- _QUOTED PASSAGE_:
I'm okay with spiders, although I don't like them in particular. But if someone tried to squish one i would feel badly for it.

I think i would rather live with the Grunt just for the sake of a unique life experience, although if it tries to kill me, i suppose that might not work out very well...

I'm not sure what U.S. state i would want to avoid...hm. The State of Insanity.

I don't know why beacons are good...perhaps because they help guide people home?  Bacon is good because it contains large quantities of fat and salt, which triggers a chemical reaction in the brain that people consider "enjoyment." Personally i don't really care for bacon, though.

I would rather live with Jar Jar Binks  There. You found the one thing i'm more afraid of than him.

The worst book I've ever read...I probably don't even remember it. But at the risk of having all the Maze Runner fans come after me, i thought Scorch Trials was pretty bad.  sorry people. It was.


----------



## The Linux Guy (Jul 11, 2013)

What is your favorite color?

Do you have a favorite feather?

Do you own anything made out of leather?


----------



## The Library of Emma (Mar 3, 2016)

Demon Soul said:


> I am officially your number one fan, with 4000-5000 visits.


stalker!


----------



## The Library of Emma (Mar 3, 2016)

LiveWaLearningDisability said:


> What is your favorite color?
> 
> Do you have a favorite feather?
> 
> Do you own anything made out of leather?


I like burgundy, as you may know 

I don't think i have a favorite feather, though...

I have a leather purse that may or may not be fake, lol


----------



## The Linux Guy (Jul 11, 2013)

The Library of Emma said:


> I like burgundy, as you may know
> 
> I don't think i have a favorite feather, though...
> 
> I have a leather purse that may or may not be fake, lol


Do you like peacock feathers?


----------



## The Library of Emma (Mar 3, 2016)

LiveWaLearningDisability said:


> Do you like peacock feathers?


I do actually. Okay, that settles it. New favorite feather


----------



## Baldy Nohairs (Jun 20, 2015)

Favourite movie?


----------



## The Linux Guy (Jul 11, 2013)

What is the color of your eyes?

What is the color of your hair?

How long is your hair?


----------



## The Library of Emma (Mar 3, 2016)

Baldy Nohairs said:


> Favourite movie?

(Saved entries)
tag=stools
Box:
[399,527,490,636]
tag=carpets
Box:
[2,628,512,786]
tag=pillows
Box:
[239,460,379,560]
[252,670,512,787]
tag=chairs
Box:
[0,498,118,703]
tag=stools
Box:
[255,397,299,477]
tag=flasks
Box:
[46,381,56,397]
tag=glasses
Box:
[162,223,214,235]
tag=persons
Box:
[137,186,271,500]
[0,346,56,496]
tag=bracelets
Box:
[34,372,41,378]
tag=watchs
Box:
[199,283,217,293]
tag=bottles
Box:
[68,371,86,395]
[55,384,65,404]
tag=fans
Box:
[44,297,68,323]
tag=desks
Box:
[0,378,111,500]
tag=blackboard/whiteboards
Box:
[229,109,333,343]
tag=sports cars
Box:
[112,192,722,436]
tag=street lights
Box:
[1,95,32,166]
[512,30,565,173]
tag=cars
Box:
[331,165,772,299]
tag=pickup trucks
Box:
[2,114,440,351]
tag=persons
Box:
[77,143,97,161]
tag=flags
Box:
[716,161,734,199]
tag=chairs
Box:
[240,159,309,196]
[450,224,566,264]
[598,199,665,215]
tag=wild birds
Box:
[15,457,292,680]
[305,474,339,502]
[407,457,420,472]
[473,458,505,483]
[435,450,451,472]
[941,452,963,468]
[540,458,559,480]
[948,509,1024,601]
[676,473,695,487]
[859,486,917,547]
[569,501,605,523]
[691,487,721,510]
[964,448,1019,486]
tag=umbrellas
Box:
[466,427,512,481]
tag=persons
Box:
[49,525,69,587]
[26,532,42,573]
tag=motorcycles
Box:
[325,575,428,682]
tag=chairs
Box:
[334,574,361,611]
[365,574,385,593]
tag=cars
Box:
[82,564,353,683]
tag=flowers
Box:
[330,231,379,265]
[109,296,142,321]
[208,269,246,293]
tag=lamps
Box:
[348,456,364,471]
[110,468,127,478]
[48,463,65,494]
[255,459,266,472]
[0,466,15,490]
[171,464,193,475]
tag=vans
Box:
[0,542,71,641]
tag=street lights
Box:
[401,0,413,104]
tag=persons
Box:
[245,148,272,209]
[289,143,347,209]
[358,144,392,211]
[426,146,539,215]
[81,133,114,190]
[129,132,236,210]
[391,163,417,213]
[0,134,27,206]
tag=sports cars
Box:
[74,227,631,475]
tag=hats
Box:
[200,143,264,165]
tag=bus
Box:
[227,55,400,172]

--

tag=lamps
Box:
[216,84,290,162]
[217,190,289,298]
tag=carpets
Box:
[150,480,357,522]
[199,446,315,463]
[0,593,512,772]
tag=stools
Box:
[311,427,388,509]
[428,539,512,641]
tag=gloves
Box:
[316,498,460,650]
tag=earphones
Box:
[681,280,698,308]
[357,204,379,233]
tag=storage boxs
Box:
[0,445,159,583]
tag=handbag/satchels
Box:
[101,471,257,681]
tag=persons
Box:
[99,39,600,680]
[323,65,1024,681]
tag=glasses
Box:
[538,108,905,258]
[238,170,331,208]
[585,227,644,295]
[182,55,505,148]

==

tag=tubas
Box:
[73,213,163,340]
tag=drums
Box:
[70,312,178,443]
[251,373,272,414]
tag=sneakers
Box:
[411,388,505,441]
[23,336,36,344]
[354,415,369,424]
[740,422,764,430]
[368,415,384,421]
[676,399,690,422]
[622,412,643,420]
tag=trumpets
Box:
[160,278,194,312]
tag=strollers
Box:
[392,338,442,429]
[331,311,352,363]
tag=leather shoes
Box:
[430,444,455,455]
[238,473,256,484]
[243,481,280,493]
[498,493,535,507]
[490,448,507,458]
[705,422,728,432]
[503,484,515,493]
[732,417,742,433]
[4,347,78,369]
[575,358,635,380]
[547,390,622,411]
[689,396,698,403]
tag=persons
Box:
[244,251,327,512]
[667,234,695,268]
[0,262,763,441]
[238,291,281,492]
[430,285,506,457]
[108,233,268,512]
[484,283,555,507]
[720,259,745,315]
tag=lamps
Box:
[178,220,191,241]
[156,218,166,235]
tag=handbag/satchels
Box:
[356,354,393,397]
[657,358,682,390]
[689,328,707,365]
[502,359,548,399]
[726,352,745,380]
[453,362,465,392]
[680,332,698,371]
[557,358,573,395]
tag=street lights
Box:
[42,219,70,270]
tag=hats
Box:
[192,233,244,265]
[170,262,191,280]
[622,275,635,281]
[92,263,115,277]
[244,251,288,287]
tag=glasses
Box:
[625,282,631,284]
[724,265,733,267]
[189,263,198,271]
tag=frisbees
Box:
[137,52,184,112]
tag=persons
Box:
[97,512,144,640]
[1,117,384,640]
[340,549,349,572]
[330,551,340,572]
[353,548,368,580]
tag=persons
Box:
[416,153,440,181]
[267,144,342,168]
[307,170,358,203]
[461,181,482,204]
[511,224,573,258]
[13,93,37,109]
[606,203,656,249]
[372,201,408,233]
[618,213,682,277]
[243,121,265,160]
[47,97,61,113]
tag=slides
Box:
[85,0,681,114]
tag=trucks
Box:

- _PROBLEM DETAILS_: Please write out the forum thread word for word, everything from "## Baldy Nohairs" down to "of your hair?".

- _ANSWER_:
## Baldy Nohairs (Jun 20, 2015)

Favourite movie?


----------



## The Linux Guy (Jul 11, 2013)

What is the color of your eyes?

What is the color of your hair?